The former Downham High School was given an inadequate rating by watchdog Ofsted two weeks ago. It came after the 1,500-pupil school was told it must find a new sponsor by the College of West Anglia Academies Trust.
Now the Cambridgeshire Educational Trust has been appointed to take over the academy by the Regional Schools Commission. Its chief executive Lucy Scott said it had drawn up an action plan for improving the school.
“We have spent the last couple of weeks in Downham Market Academy talking to staff, finding out what’s going on in the school,” she said. “We’ve also been talking with the regional schools commissioner, the existing trust and the MP.”
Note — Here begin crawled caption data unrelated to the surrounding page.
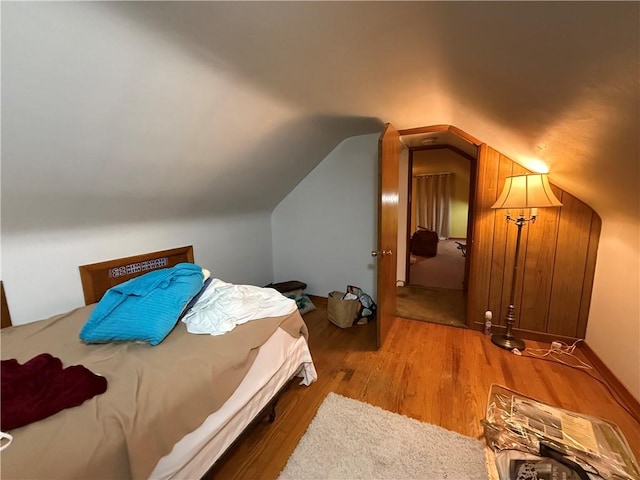 bedroom featuring lofted ceiling and wood finished floors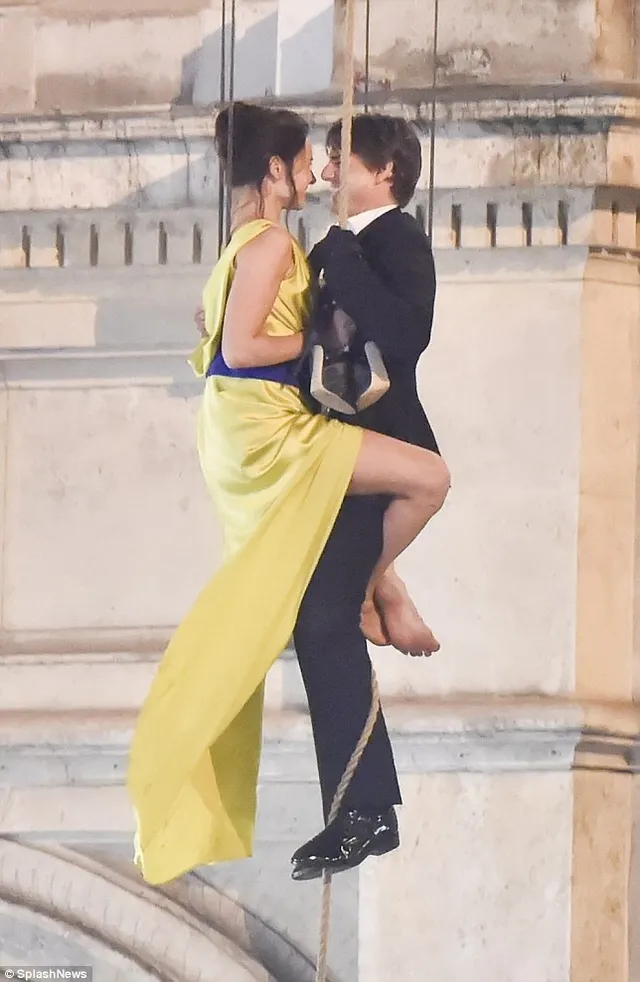 Rebecca Ferguson posing barefoot in a yellow dress beside a companion on a rooftop.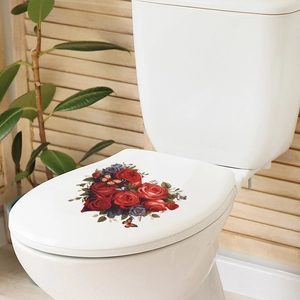 Close-up of heart-shaped red rose and butterfly decals on a white ceramic toilet lid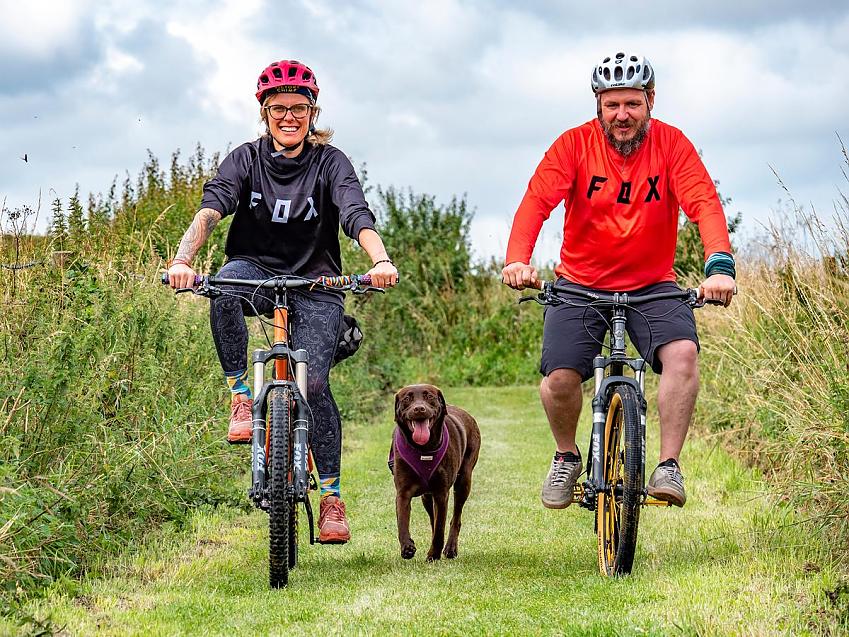 Cycling UK’s head of volunteering Alex Cuppleditch and her fiancé cycle with labrador George
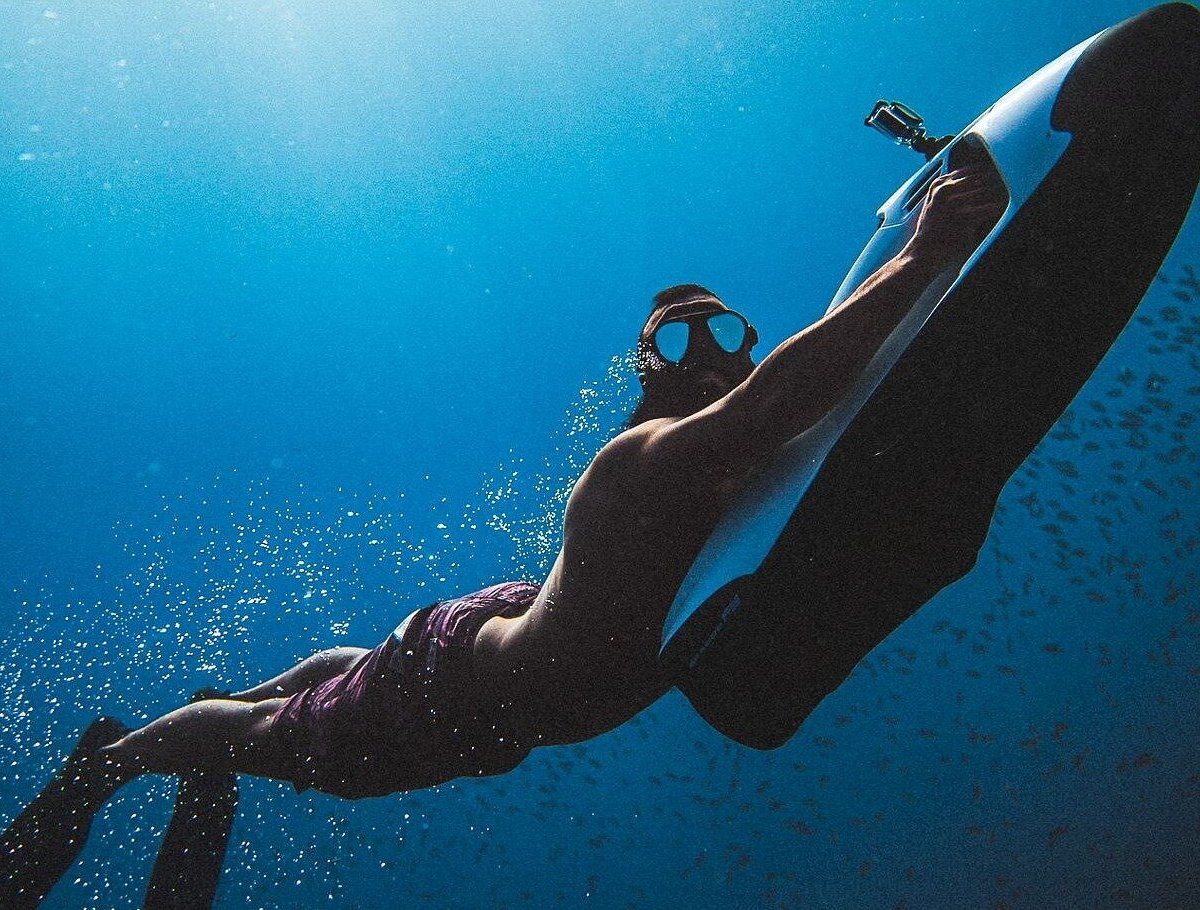 Nageur propulsé par un SeaBob dans l'eau bleue profonde, à Curaçao.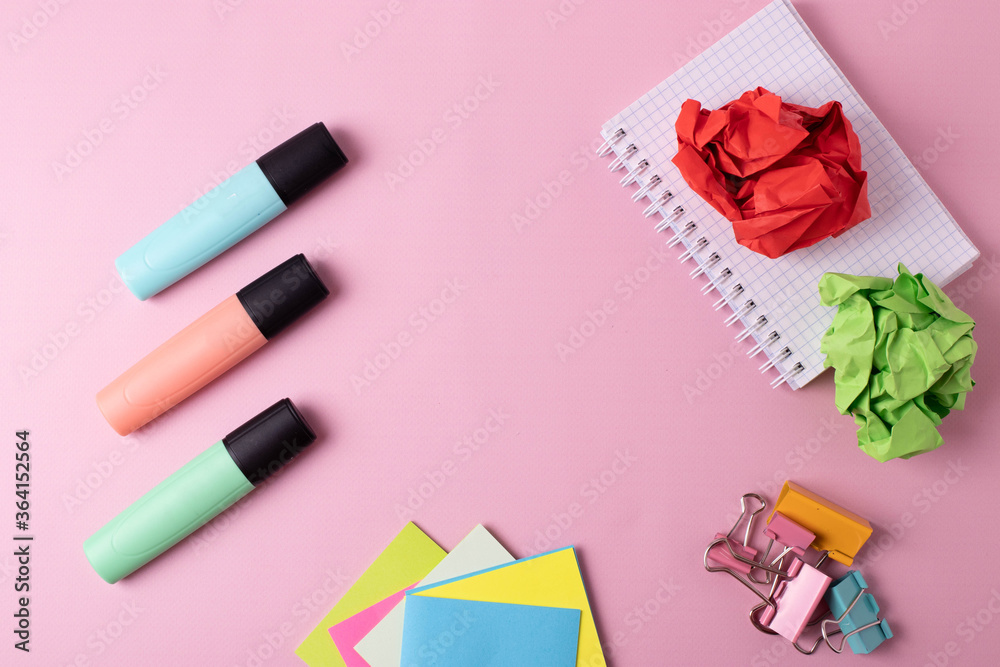 different stationary items on pink. flat lay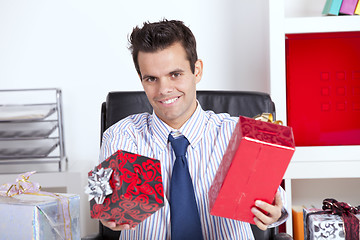 Image showing Happy businessman giving christmas gifts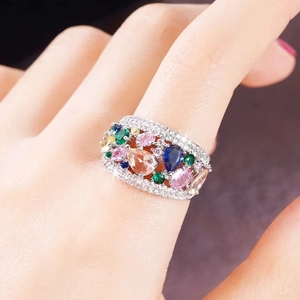 Close-up of a wide silver ring with colorful pear-cut gemstones and sparkling micro-pave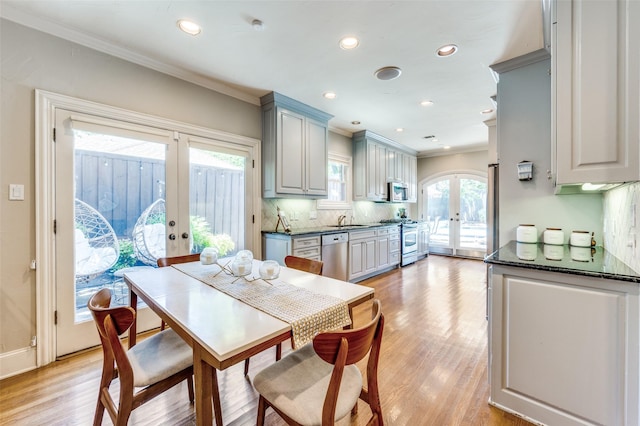 5447 Mccommas Blvd, Dallas, TX 75206 - dining space with french doors, ornamental molding, light wood-type flooring, recessed lighting, and baseboards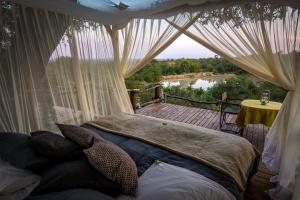 a bedroom with a bed on a deck with a view at Garonga Safari Camp in Makalali Game Reserve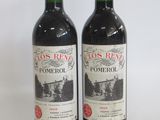 two bottles of red wine sitting next to each other on a white surface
The Cambridgeshire trust runs one other secondary school - Chesterton Community College, in Cambridge, which is ranked in the top 5pc of schools.
Its last Ofsted report gave it a “good” rating, adding: “Students make good progress and achieve well from typically average starting points. Attainment by Year 11 in GCSE examinations is above average. Most teaching is good, some is outstanding.”
Chesterton’s deputy head, Rolf Purvis, has been appointed head at Downham Market. Mrs Scott said he had started recruiting staff.
“Our approach is going to be very hands-on,” she said. “The key thing we have to focus on is getting the school conifdent going forward.”
Some parents are concerned at the state of school buildings, on Bexwell Road.
“It’s important for us to be transparent with parents,” said Mrs Scott. “we want to decorate, we want to get the interior looking as good as we can.”
She added windows also needed replacing and the trust would be applying for funding for improvements to the buildings.
In 2015, Ofsted said the academy “required improvement”. It said senior managers did not apply high enough standards when evaluating teaching, while GCSE results were below average in some subjects.
Last week, they gave it an “inadequate” rating, saying leaders and
governors had failed to make improvements.